===== Data for the task =====

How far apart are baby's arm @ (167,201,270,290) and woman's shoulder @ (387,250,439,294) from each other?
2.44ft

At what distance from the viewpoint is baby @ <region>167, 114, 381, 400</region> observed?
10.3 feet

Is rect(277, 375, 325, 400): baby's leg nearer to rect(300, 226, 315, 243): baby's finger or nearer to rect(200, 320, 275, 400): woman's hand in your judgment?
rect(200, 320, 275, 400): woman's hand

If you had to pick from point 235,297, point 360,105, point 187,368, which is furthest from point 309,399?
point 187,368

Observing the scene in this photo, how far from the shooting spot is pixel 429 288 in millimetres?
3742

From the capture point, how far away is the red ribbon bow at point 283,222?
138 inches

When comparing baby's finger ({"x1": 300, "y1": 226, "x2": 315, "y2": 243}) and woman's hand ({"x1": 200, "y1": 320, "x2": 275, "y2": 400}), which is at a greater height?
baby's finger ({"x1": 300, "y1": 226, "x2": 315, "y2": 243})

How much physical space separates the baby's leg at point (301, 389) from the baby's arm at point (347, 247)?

=====

▶ _What is asked_: Reproduce every row above word for word, leaving nothing out and changing nothing.

▶ _Worked solution_:
How far apart are baby's arm @ (167,201,270,290) and woman's shoulder @ (387,250,439,294) from each other?
2.44ft

At what distance from the viewpoint is baby @ <region>167, 114, 381, 400</region> observed?
10.3 feet

Is rect(277, 375, 325, 400): baby's leg nearer to rect(300, 226, 315, 243): baby's finger or nearer to rect(200, 320, 275, 400): woman's hand in your judgment?
rect(200, 320, 275, 400): woman's hand

If you had to pick from point 235,297, point 360,105, point 187,368, which is furthest from point 309,399?
point 187,368

Observing the scene in this photo, how far from the shooting spot is pixel 429 288 in millimetres?
3742

From the capture point, how far away is the red ribbon bow at point 283,222?
138 inches

When comparing baby's finger ({"x1": 300, "y1": 226, "x2": 315, "y2": 243}) and woman's hand ({"x1": 200, "y1": 320, "x2": 275, "y2": 400}), which is at a greater height?
baby's finger ({"x1": 300, "y1": 226, "x2": 315, "y2": 243})

How much physical space separates the baby's leg at point (301, 389) from the baby's arm at point (347, 247)?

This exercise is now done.